At the same time we can, while being in a role of a witness in a dyad, learn to get back into the innocence of marveling at the mystery of life that is revealing itself through this human being who sits across from us. To just witness and wonder at the manifestation of the flow of life, without trying to fix it, change it, even name it, identify it.
In other words, we can learn to be fully alive, to be fully present to the life as it flows through us as well as through others. If there is any difference between the two at all, that is.
The purpose of the Awakening to Life Intensive
There is a certain difference between doing dyads once a week, or once a day, or even a few times a day at workshops, and between doing them from early mornings to late evenings for a full week straight. Especially, if it is done within a dedicated community of people, with questions that follow a certain deepening direction.

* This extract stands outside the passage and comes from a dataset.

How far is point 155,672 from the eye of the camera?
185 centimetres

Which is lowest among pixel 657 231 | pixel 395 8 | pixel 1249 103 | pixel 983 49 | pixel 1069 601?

While working for one full year on finetuning the structure of the Awakening to Life Intensive, both Robert Gonzales and myself were putting together all the experiences from our lives of attending intensive retreats of this nature, like Enlightenment Intensives, Vipassana retreats, Zen Seshins…, combining it with the compassionate and free atmosphere of Nonviolent Communication. Finally we put together a retreat that seems more like a one-week sacred ceremony of gently inviting our hearts, our souls, our very core nature, the flow of life that streams through us, into this world.
We don’t come to the retreat in order to learn, train, heal…, we come to invite ourselves into fully awakened presence to Life. We come to be with life as it shows through us and through others, arising in the moment. As this is the only thing we seem to have anyway; our direct connection with the mystery of life in the moment of now, into which we are anchored with the portals of our bodies.
For many participants it feels like waking up fully to this life. And, along the way, increasing our capacity to stay awake, fully present, in the wholeness of it.
The ultimate promise of self-connection
For me this is the very essence of self-empathy; the ultimate wholeness, the ultimate embrace of life. In order to fully be, to fully meet life, to fully engage and to, last but not least, fully enjoy this mystery of existence.
When there is no more two – me self-connecting with myself -, when the somewhat schizophrenic experience of having 15 different feelings and 7 different needs inside of me transforms into a peaceful stream of life, when the apparent compartmentalization of the experience of life turns into oneness in the present moment, when the me and you and them melts back into the wholeness - then, I finally experience true self-connection.